**The input**
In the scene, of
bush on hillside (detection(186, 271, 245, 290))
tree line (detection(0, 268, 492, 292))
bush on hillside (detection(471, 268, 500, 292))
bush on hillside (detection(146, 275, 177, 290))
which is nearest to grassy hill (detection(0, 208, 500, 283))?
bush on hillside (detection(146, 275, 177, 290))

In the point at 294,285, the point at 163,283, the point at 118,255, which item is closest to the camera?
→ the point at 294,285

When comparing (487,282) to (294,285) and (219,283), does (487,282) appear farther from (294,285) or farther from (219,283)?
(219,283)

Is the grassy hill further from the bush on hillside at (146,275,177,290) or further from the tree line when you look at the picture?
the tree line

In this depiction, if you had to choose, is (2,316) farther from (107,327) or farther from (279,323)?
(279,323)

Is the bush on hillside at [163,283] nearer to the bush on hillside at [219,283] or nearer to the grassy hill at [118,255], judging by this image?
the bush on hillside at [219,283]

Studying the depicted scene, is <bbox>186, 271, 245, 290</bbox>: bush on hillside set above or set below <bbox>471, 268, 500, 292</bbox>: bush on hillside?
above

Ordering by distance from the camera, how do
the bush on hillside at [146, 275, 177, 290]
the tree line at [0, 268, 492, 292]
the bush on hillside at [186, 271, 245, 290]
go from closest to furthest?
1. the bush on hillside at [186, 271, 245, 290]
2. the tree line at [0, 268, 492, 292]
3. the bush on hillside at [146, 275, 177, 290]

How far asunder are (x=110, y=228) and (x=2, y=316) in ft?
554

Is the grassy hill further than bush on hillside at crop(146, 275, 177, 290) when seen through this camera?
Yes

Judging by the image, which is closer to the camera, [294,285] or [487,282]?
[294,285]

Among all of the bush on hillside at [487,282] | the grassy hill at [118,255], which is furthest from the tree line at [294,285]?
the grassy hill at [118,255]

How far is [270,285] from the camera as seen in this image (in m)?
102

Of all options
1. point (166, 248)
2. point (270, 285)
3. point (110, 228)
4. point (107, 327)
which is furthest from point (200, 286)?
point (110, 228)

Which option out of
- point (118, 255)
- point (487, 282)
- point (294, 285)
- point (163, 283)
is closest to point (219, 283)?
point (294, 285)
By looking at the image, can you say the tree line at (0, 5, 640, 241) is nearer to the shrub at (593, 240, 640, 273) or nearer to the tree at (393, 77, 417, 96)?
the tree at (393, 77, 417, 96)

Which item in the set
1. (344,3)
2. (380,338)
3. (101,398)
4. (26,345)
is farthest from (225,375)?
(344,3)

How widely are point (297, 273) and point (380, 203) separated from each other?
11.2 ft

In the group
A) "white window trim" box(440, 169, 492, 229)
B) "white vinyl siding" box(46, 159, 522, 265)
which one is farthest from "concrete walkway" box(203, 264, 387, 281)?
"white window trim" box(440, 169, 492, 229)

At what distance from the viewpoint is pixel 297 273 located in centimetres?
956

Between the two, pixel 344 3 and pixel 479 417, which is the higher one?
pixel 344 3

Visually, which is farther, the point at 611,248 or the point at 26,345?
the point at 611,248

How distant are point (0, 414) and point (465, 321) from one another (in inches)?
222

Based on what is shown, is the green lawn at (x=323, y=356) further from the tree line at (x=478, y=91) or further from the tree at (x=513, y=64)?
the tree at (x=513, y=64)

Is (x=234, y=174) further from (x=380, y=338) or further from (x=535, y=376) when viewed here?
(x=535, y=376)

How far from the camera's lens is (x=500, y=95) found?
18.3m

**Written task**
Render the items above as a JSON list of strings, one string per line, leaving out blank lines. Begin at the line that has "At what distance" and stop after the last line of the items.

**Exercise result**
[
  "At what distance from the viewpoint is pixel 297 273 located in centimetres?",
  "956",
  "Between the two, pixel 344 3 and pixel 479 417, which is the higher one?",
  "pixel 344 3",
  "Visually, which is farther, the point at 611,248 or the point at 26,345?",
  "the point at 611,248",
  "How distant are point (0, 414) and point (465, 321) from one another (in inches)?",
  "222",
  "Based on what is shown, is the green lawn at (x=323, y=356) further from the tree line at (x=478, y=91) or further from the tree at (x=513, y=64)?",
  "the tree at (x=513, y=64)",
  "Is (x=234, y=174) further from (x=380, y=338) or further from (x=535, y=376) when viewed here?",
  "(x=535, y=376)",
  "How far from the camera's lens is (x=500, y=95) found?",
  "18.3m"
]